Interfacial Engineering of Ni Domain with Alumina Ensembles to Enhance Coke-Resistance for Durable Hydrogenolysis

Owing to its unique multifunctionality, Ni has been extensively employed in diverse catalytic systems; however, its performance is severely constrained by pronounced coking that results in rapid catalyst deactivation. Herein, we report a strategy for enhancing coke resistance of Ni-based catalyst by surface modification with interfacial AlOx. Specifically, AlOx ensembles were constructed on supported Ni nanoparticles by high-temperature reduction, generating abundant Ni-Al interfaces. This strengthens Ni-Al electronic interactions and decreases the electron density of Ni domains, thereby attenuating the surface basicity.

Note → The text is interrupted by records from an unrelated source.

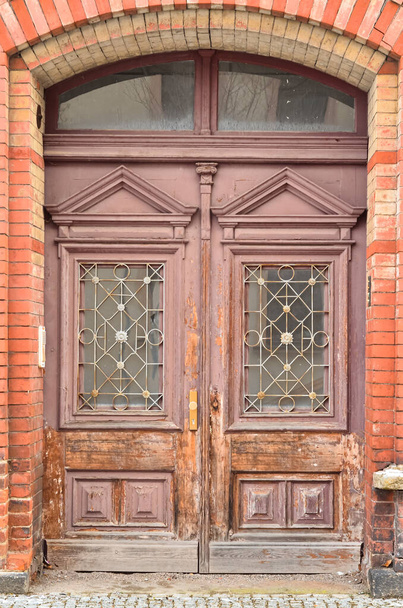 Вид на кирпичное здание со старой деревянной дверью - Фото, изображение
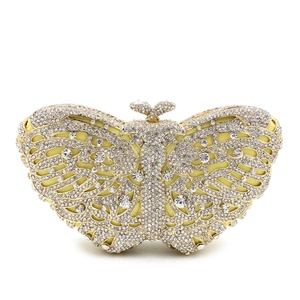 Detail of butterfly evening clutch featuring yellow satin and intricate crystal embellishment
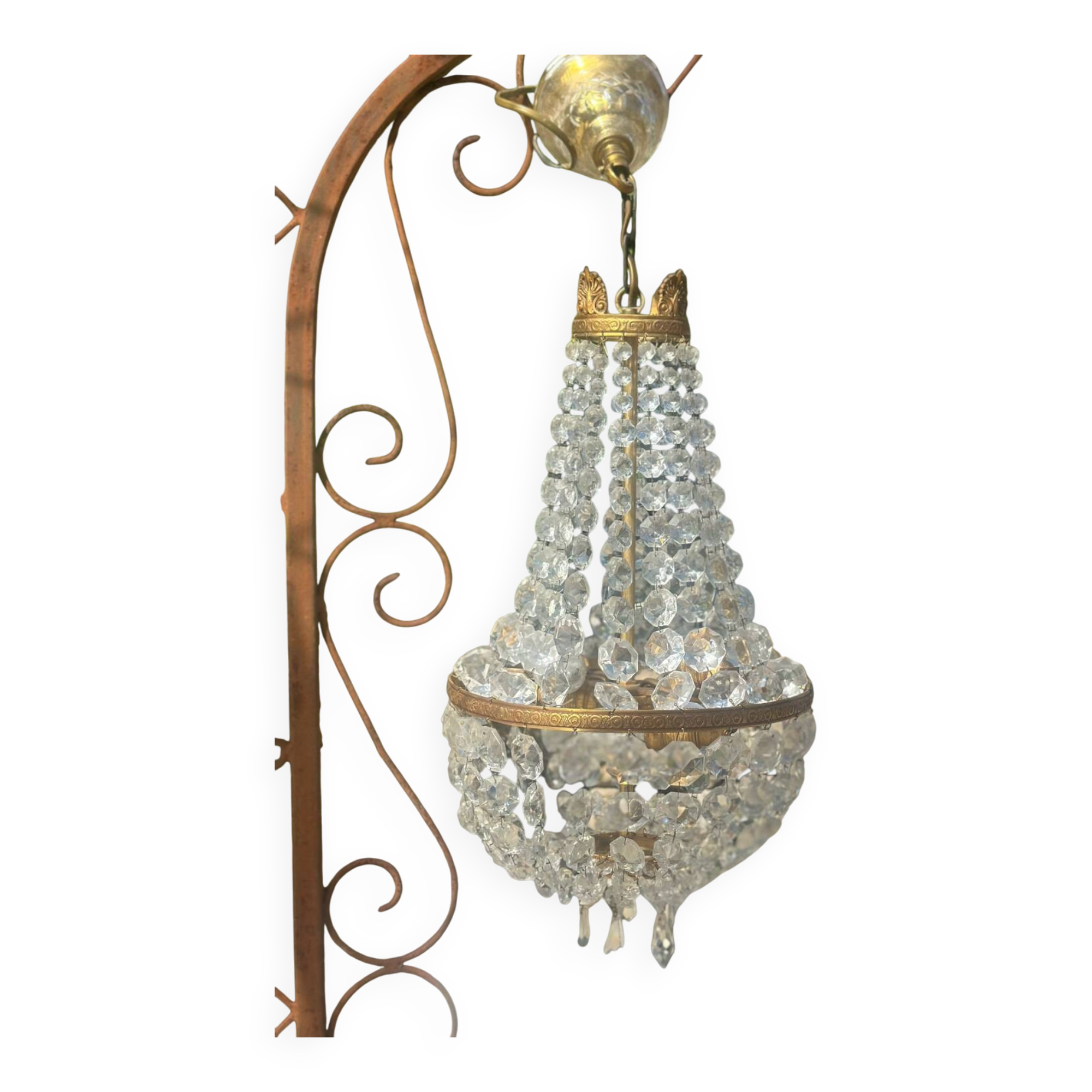 Basket chandelier with crystal and gilded brass pendants, circa 1930.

In tandem aqueous-phase reforming (APR, for hydrogen generation) and C-O bond hydrogenolysis (for depolymerization of etheric aromatics), this tailored surface property substantially raises the energy barrier for aldol condensation of APR intermediates—a key undesired side reaction responsible for carbon-chain growth. Consequently, carbonaceous deposition is suppressed, enabling durable tandem APR-hydrogenolysis. In contrast to bare Ni nanoparticles that undergo near-complete deactivation within six cycles, the AlOx-modified Ni sustains stable APRhydrogenolysis performance. This work provides an interface-engineering strategy to enhance the coke resistance while preserving the essential functionalities of the catalysts.